■ Problem to solve:
Reproduce the passage of the Loch Affric canoe trip account starting with "I based myself" and going on through "the batteries charged.".
-- start of Extract --
It was early October. Light winds were forecast for most of the week, with very little rain – perfect for photography afloat. I hoped to spend at least three of my four days on the water, but my first-choice craft, the outlander, was out of action with a nasty gash in the gel coat that had exposed some of the glass matting of the hull. The cronje was the obvious second choice, even though it is really a tandem canoe. But as it is a fast, stable open water hull, it would be better suited to photographic day trips on the lochs than my shorter river boats.
I based myself at the campsite in Cannich. Their camping pods are a little slice of luxury for a trip later in the year. With a heater and electric power, they are ideal for long dark evenings, and let me keep my camera kit dry and all the batteries charged.
The long drive north passed slowly. The purgatorial A9 mobile traffic jam was ever-present, so it was with some relief that I set out for Loch Affric the following morning. Conditions were as I hoped – calm and clear. Early morning mist sat in patches in the upper glen, though it was forecast to clear through the day.
The short portage along the track lead me through a corridor of colour, until I was able to drop down to the water. I like to get on the water just above the rapids. There was a fair flow and water levels were higher than on my last trip, but two hundred metres or so from the carpark there was a launch point down a short bank from the road. Cameras, paddles and painters were quickly stowed, and supplies for the day in the toolbox that makes a very handy wannigan placed forward to help trim the boat correctly.
-- end of Extract --
-- start of Supplied information --
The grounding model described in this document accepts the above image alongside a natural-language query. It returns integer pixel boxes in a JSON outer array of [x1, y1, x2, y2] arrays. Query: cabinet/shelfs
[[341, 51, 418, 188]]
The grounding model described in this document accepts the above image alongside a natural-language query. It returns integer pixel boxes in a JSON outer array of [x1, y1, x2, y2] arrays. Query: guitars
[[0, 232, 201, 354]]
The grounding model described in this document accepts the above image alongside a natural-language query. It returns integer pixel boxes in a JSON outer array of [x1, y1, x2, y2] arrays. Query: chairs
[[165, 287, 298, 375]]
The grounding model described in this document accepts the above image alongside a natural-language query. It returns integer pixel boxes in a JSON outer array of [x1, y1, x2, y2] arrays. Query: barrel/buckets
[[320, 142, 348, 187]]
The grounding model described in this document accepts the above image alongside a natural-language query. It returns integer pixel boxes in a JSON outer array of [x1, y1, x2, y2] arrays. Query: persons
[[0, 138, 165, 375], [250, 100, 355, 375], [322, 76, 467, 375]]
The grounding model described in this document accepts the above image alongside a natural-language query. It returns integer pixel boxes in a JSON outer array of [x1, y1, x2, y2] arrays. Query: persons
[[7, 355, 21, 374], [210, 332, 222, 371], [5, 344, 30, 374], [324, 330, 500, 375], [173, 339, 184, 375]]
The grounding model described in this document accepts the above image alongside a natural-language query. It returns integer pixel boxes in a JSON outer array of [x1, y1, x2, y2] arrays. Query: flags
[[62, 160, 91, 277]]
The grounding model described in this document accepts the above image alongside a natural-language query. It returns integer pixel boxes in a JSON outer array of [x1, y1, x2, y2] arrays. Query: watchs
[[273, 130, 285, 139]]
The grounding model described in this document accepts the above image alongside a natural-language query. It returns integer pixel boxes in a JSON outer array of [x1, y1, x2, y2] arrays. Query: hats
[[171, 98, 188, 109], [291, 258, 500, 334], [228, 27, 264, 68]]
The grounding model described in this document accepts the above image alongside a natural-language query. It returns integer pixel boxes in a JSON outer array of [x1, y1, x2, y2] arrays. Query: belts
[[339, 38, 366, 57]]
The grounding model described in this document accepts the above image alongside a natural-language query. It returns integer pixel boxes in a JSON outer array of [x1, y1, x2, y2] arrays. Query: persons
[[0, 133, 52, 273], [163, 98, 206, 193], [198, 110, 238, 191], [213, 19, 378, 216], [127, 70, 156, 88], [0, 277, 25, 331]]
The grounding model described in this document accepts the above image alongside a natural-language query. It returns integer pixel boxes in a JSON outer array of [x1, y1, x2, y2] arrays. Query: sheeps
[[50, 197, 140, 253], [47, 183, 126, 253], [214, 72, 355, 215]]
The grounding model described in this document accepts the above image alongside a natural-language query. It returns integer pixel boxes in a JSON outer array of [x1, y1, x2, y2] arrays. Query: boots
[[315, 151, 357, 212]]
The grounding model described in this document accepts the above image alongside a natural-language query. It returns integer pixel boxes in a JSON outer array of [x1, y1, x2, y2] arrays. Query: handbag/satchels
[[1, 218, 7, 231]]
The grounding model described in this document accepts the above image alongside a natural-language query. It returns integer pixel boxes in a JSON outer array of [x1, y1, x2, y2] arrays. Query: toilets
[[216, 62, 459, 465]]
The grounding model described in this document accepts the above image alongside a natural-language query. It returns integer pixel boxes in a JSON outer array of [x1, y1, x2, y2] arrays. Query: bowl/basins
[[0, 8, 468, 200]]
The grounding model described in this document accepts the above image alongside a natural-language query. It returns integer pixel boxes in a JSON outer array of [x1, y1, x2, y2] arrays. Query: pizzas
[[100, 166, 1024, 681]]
-- end of Supplied information --
■ Correct response:
I based myself at the campsite in Cannich. Their camping pods are a little slice of luxury for a trip later in the year. With a heater and electric power, they are ideal for long dark evenings, and let me keep my camera kit dry and all the batteries charged.